◆ Written exercise:
In the records below, locate the line containing "Based on this", then output that line and all later lines exactly, through the last one.

◆ Supplied records:
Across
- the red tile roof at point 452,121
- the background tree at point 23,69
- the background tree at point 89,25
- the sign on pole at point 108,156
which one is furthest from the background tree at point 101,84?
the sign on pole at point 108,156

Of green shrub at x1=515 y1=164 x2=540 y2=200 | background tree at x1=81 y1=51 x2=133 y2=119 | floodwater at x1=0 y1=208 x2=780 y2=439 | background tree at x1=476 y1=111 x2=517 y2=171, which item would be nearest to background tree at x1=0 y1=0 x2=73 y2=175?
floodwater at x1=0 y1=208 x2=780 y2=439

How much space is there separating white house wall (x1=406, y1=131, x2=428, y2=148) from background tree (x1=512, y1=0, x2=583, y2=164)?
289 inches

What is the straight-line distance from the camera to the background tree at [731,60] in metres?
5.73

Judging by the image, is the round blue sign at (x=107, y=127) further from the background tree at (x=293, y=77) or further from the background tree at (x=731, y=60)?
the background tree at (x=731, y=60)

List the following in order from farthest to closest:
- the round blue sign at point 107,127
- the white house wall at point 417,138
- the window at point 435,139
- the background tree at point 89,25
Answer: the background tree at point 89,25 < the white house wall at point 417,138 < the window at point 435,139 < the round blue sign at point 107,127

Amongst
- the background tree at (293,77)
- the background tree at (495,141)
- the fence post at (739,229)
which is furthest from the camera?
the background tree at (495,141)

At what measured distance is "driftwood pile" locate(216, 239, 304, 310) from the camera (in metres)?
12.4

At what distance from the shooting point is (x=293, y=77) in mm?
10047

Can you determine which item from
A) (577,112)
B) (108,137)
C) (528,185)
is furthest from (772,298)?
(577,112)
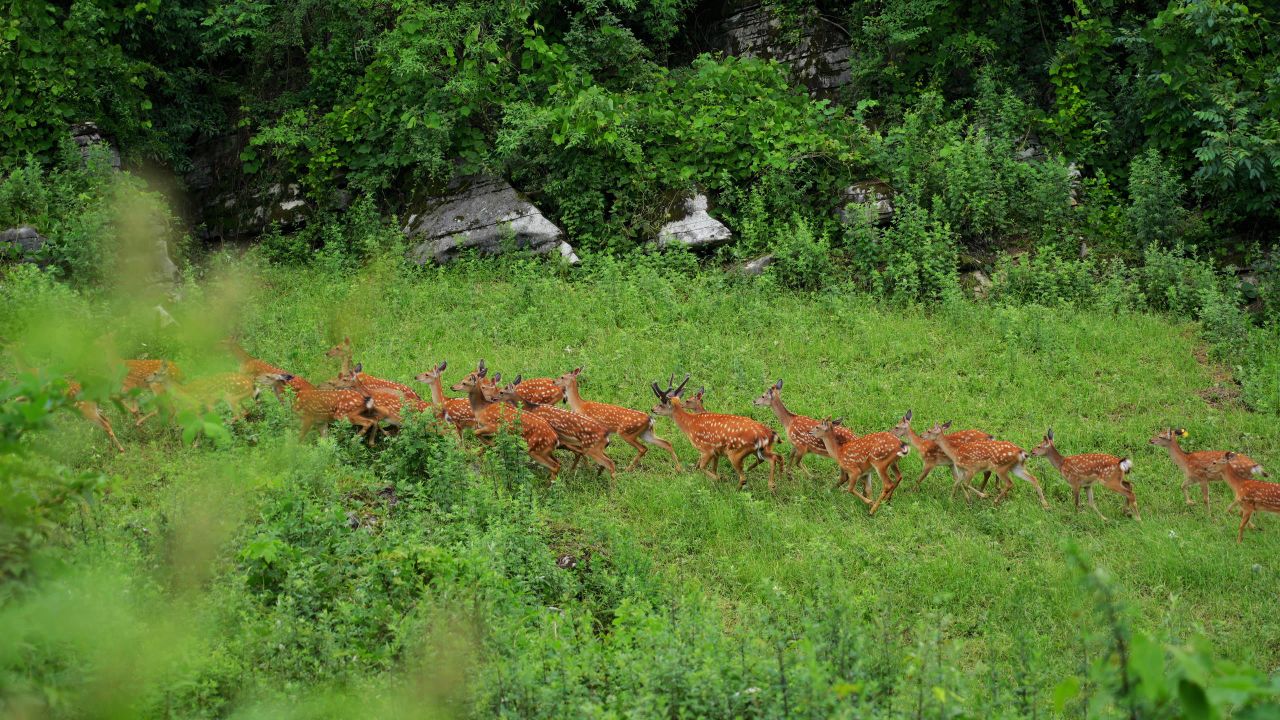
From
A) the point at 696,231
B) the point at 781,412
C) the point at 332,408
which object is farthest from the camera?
the point at 696,231

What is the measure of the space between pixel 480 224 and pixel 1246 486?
1086 centimetres

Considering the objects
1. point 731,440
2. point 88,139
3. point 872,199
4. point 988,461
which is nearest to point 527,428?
point 731,440

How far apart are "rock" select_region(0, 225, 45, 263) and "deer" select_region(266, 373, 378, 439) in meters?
5.47

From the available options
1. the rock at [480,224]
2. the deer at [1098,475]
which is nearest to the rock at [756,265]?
the rock at [480,224]

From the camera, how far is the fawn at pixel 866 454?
9.58m

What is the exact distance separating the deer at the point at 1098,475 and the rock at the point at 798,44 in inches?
441

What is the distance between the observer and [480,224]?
16484 mm

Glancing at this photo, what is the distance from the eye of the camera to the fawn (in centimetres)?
958

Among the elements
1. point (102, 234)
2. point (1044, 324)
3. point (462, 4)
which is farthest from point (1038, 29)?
point (102, 234)

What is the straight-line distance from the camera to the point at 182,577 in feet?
22.4

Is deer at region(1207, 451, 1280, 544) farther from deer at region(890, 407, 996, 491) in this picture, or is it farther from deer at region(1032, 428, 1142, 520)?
deer at region(890, 407, 996, 491)

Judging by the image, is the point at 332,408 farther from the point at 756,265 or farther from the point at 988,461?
the point at 756,265

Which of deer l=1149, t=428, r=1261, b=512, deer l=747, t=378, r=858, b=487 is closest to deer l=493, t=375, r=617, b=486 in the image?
deer l=747, t=378, r=858, b=487

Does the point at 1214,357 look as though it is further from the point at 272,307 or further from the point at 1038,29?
the point at 272,307
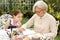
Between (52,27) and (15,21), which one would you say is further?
(15,21)

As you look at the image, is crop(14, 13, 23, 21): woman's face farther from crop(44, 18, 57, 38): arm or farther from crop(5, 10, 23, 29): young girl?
crop(44, 18, 57, 38): arm

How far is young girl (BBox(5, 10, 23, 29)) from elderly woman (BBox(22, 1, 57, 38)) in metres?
0.11

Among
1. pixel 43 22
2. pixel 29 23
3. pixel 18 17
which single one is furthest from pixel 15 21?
pixel 43 22

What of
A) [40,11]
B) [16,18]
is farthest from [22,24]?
[40,11]

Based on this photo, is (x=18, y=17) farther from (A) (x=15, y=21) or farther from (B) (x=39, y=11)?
(B) (x=39, y=11)

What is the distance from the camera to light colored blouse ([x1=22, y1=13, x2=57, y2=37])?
90.0 inches

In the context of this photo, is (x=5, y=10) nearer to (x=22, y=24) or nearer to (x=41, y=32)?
(x=22, y=24)

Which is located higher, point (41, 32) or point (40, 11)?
point (40, 11)

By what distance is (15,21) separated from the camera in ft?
8.07

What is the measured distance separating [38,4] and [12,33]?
405 mm

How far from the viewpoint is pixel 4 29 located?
8.24 feet

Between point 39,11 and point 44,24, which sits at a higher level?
point 39,11

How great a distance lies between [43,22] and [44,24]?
0.02 m

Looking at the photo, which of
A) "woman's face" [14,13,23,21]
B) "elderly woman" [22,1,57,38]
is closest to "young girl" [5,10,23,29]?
"woman's face" [14,13,23,21]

◆ Result of the task:
Based on this photo, is (x=18, y=17) farther from (A) (x=15, y=21) or farther from (B) (x=39, y=11)?
(B) (x=39, y=11)

What is the distance from the camera to light colored blouse ([x1=22, y1=13, x2=57, y2=37])?
90.0 inches

In the context of this photo, is (x=5, y=10) nearer to (x=22, y=24) or nearer to (x=41, y=32)?
(x=22, y=24)

Which is located higher, point (41, 32) or point (40, 11)?
point (40, 11)

By what distance is (15,21) separated from the camera in ft?
8.07

What is the measured distance separating [38,4] and [12,33]?
405 mm

How far from the viewpoint is pixel 4 29 located?
8.24 feet

Between point 39,11 and point 44,24, which sits at a higher level?
point 39,11

How great a distance lies between [43,22] and [44,24]?
0.02 m

Looking at the photo, which of
A) "woman's face" [14,13,23,21]
B) "elderly woman" [22,1,57,38]
is closest to "young girl" [5,10,23,29]?
"woman's face" [14,13,23,21]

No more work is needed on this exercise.